Aim of the exercise → Please set down the data word for word; images do not go in the copy.

Pictures with short captions:

=== Begin Enclosure ===

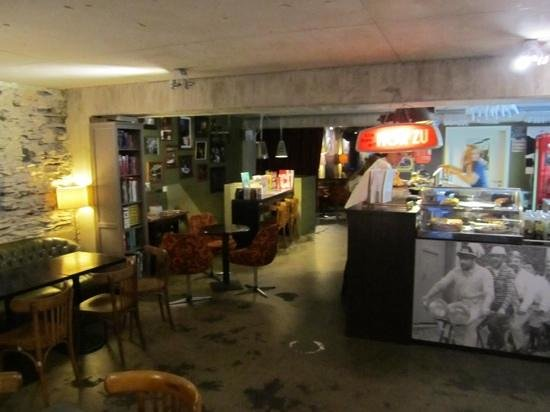 Retro interieur - Bild von Ancien Cinema Cafe-Club, Vianden ...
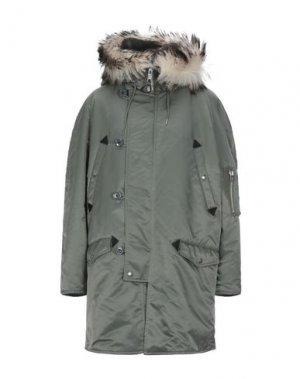 Легкое пальто CELINE. Цвет: зеленый-милитари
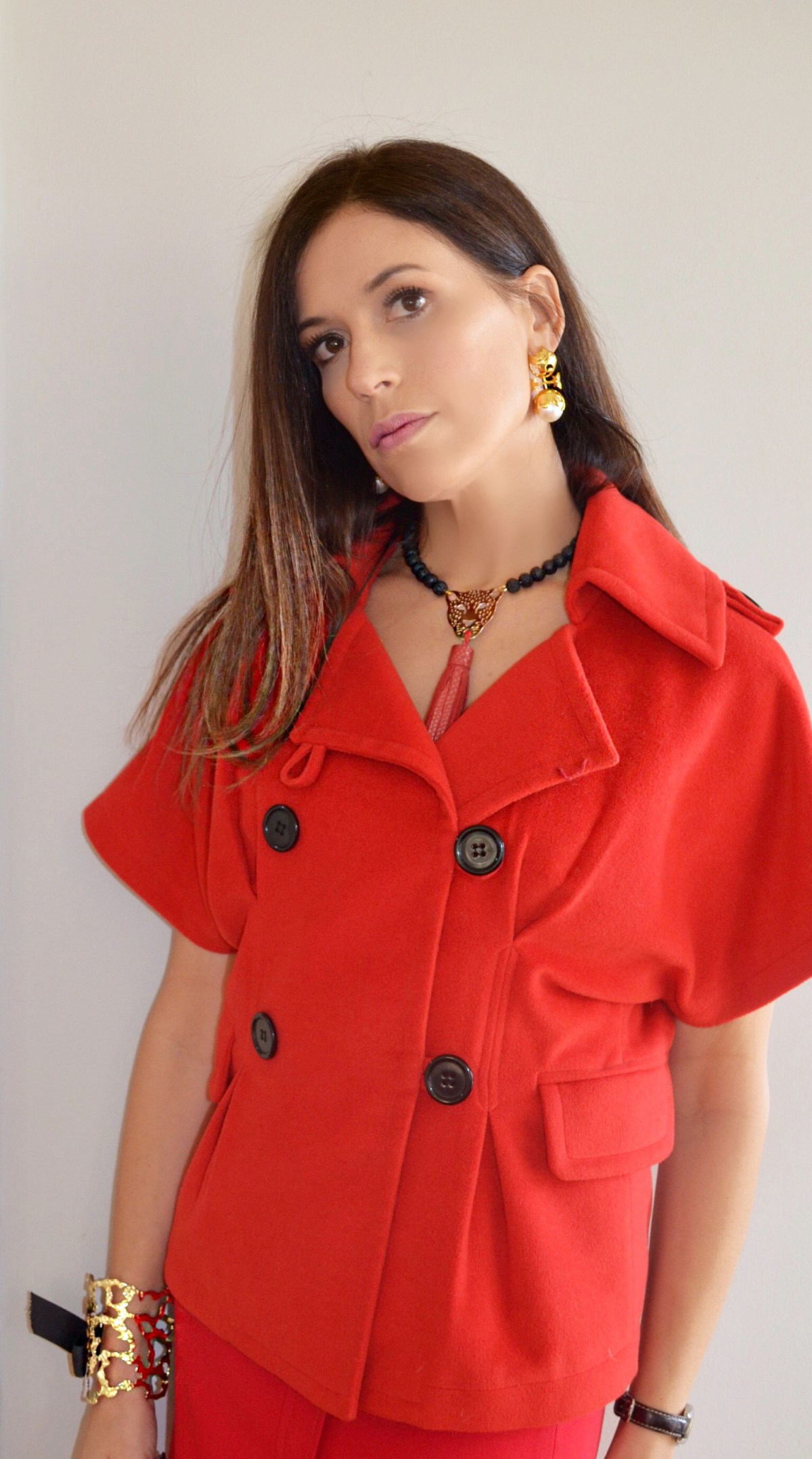 red–outfit-gold–plated–jewelry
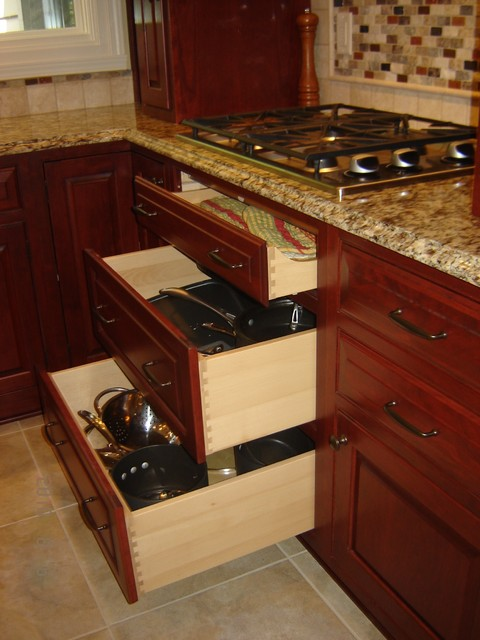 Mequon- Kitchen Remodel traditional-kitchen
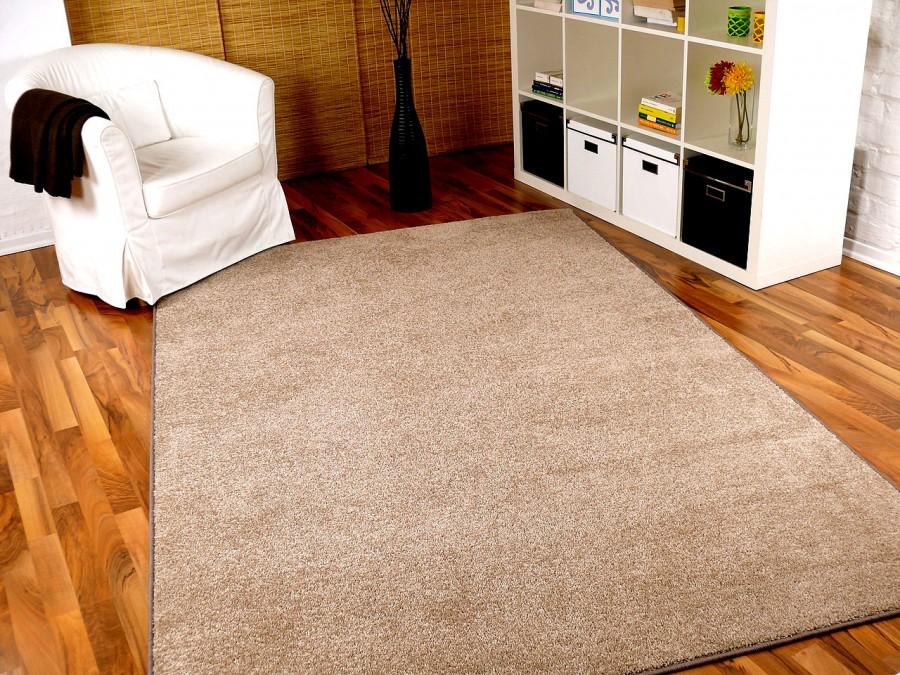 hochflor velours teppich triumph beige in 24 gr en teppiche hochflor langflor teppiche beige. Black Bedroom Furniture Sets. Home Design Ideas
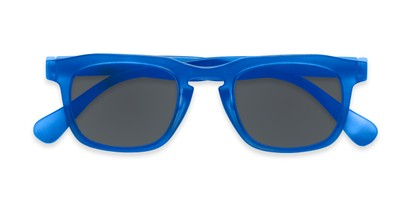 Folded of The Vinton Reading Sunglasses in Blue with Smoke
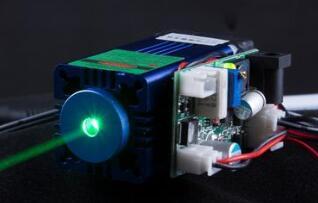 突破!斯坦福研发出一种基于硅纤维结构的自冷激光器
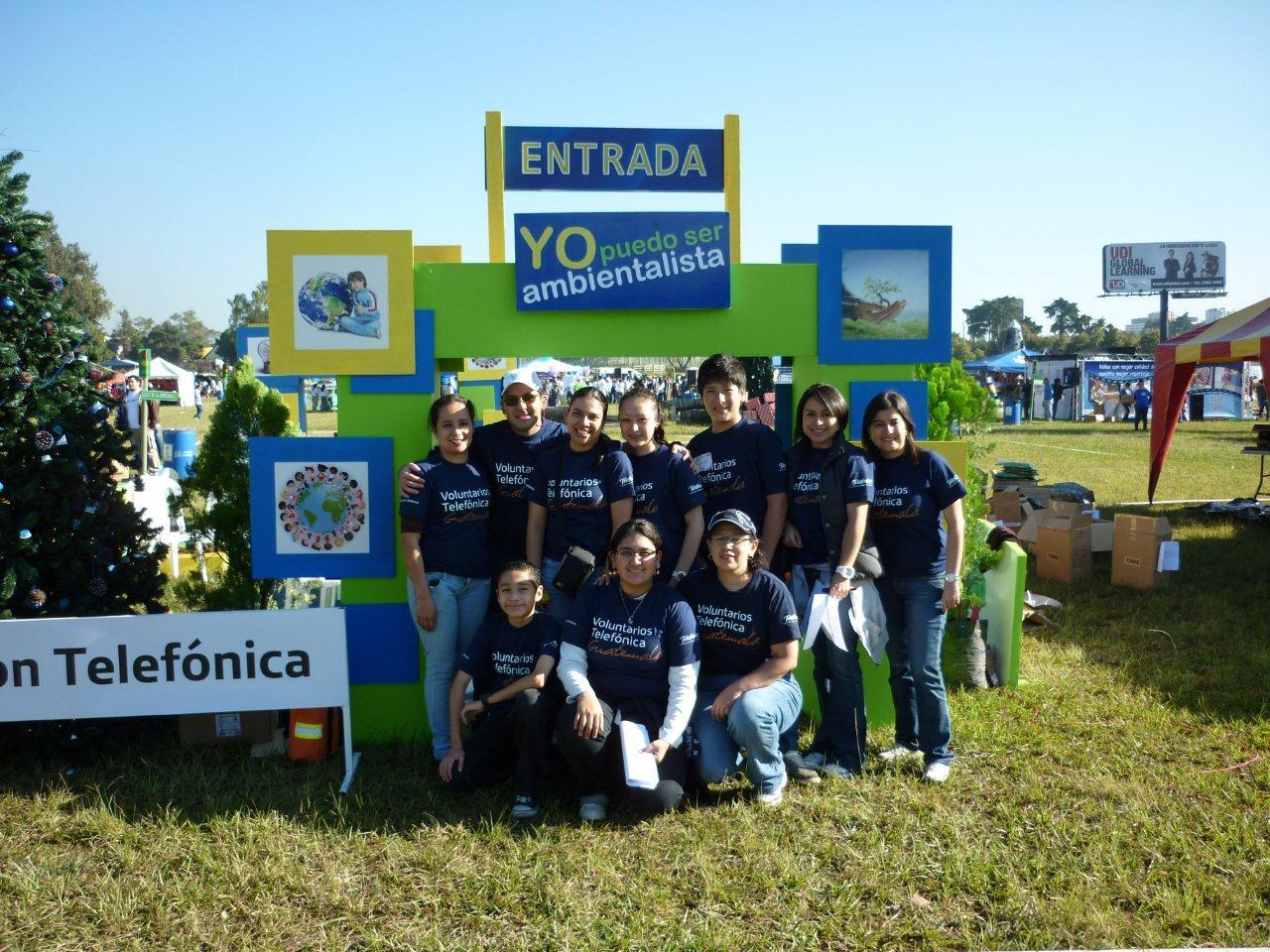 El primer grupo de Voluntarios llegó a la Feria a las 6 de la mañana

=== End Enclosure ===

Your solution →
 Retro interieur - Bild von Ancien Cinema Cafe-Club, Vianden ...
 Легкое пальто CELINE. Цвет: зеленый-милитари
 red–outfit-gold–plated–jewelry
 Mequon- Kitchen Remodel traditional-kitchen
 hochflor velours teppich triumph beige in 24 gr en teppiche hochflor langflor teppiche beige. Black Bedroom Furniture Sets. Home Design Ideas
 Folded of The Vinton Reading Sunglasses in Blue with Smoke
 突破!斯坦福研发出一种基于硅纤维结构的自冷激光器
 El primer grupo de Voluntarios llegó a la Feria a las 6 de la mañana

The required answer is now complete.